Don't think of this as a source control problem, view it as an ops and deployment problem. You shouldn't need to commit code to fix issues caused by a bad deploy. How can you change your deployment pipeline so you can just roll back to a previous version to fix the problem?

You can look at how google and facebook do deployments. Facebook, for example, ships new features to production once a week and is generally pretty stable.

If you look at how they achieve this the key elements are:

  • Code reviews and unit tests to do quality control prior to shipping
  • Launching internally before launching externally to catch errors sooner
  • Staged rollouts so that new versions are not seen by all servers/users at once
  • Feature flags to turn new features or new versions of existing features on and off in production, without changing the deployed code. Facebook links feature flags to profiles, so that the profile of a user determines which feature set they see.
  • Soft launch, leveraging the feature flag system to show new features only to a subset of users. This enables patterns like shipping features which are not yet localized to bake them with actual use.
  • Dark launches, shadow production and double write/read techniques to have the old and new versions of code and database schema's running side by side in production. Users see the old versions output until the old and new agree, and then they are switched over to the new version.

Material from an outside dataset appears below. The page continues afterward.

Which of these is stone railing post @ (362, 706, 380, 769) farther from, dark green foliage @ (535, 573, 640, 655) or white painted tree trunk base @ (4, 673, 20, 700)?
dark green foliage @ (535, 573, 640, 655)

If manual QA is part of your process, it should actually not be part of the automated release pipeline. You can still do automated builds and deployments to a QA environment, but it should be in a separate pipeline. Then, there's nothing to rollback if QA rejects something. You only send stuff to your release pipeline if it's "done", and part of that definition of "done" should be passing QA.

This also brings up a broader point that if something is being rejected by QA, there's a fundamental flaw in the process. Automated builds, testing, integration and deployment should catch all the major problems. QA should really just be doing exploratory testing, and anything found from that can just be added as backlog items for a future product iteration. Showstopping bugs should have been caught by dozens of different steps before manual QA.

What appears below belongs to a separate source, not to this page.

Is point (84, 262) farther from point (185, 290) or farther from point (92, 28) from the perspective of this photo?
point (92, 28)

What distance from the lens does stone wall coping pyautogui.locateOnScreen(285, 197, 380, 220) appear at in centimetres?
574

Back to your pipeline, having a QA pipeline and a release pipeline means having more than one branch of your code. Though, with Git that "branch" can be as light-weight as a pull request. Your QA pipeline can then integrate the pull requests and kick off build and deploy for each one or any combination thereof (rollup). Only when the pull request passes manual QA would you actually merge it in, which would then cause it to go through the release pipeline.

If things still do go sideways, your best bet is to roll-forward. In other words, if you want QA as part of your release pipeline, then you need to commit to a strategy of not rolling back. If something is "rejected", it must be fixed and merged back in to push a new release through the pipeline. It's a bit more risky, but if you've got a good setup, you shouldn't be needing to do it often, and the fixes should be easy ones.